На войну Прангулашвили обычно посылали только одного воина, ни больше, ни меньше, поскольку весь их род состоял из одной семьи.
Кого-то из Прангулашвили так искромсали в бою, что на нем живого места не осталось. Монах Гогия долго глядел на бездыханное тело, лежавшее перед ним в пыли и крови, и, наконец, пробормотал: «Не жилец он на белом свете!» И все-таки монах решил попытать счастье и не покинул брата во Христе на поле брани. «Такому воину и сам святой Георгий не откажет в помощи», — думал он, обмывая раны Прангулашвили и вливая ему в рот вино.
Ран на нем было так много, что не стоило перевязывать каждую в отдельности. Монах наложил сорок тампонов, обсыпал все тело раненого мелко нащипанной корпией и запеленал его в большую простыню, оставив открытыми только ноздри и рот, чтобы он мог свободно дышать.
Монаху долго не удавалось вынуть гигантский кинжал из судорожно сжатой руки Прангулашвили. Пришлось смазать рукоятку салом и полить пальцы маслом. Высвободив, наконец, кинжал, старик вложил его в ножны.
— Что же это со мною приключилось? — с недоумением воскликнул Прангулашвили, придя в себя на третий день.
— Ты ранен, сын мой.
— Где я?
— У меня в келье.
— Дай пить…
— Вот вода, сын мой.
— Спасибо. А давно я ранен?
— Три дня прошло с тех пор.
— Освободи-ка меня от повязок.
— Я и сам хотел осмотреть твои раны.
Монах впал в изумление, увидев вместо зияющих ран едва заметные красноватые рубцы.
Только две раны чуть кровоточили — рассеченное топором плечо да кинжальная рана от лба к носу.
— Дай снова перевяжу, — сказал монах.
— Не стоит, святой отец, присыпь солью, и все.
— Что ты, сынок? Соль ведь жжет, боль такая — не стерпишь!

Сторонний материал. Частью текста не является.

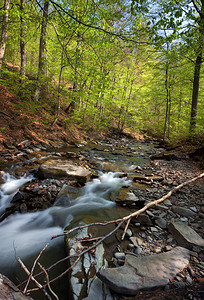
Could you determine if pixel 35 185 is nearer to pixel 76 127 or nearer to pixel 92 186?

— Пустяки! Схвачусь с врагом и забуду.
Прангулашвили легко вскочил с ложа, — казалось, вздремнув после обедни, он спешит теперь на веселую пирушку.
— Слава тебе, господи! — воскликнул монах. — Ты создал человека-скалу, и ты же сотворил человека-былинку…
Прангулашвили долго хранили диковинный кинжал легендарного предка.
Кинжал стоял в углу, и нужно было обладать богатырской силой, чтобы извлечь его из ножен.
Лемех сохи, мотыга, лопаты и топоры, поныне еще принадлежащие семье Прангулашвили, выкованы из чистой стали этого кинжала.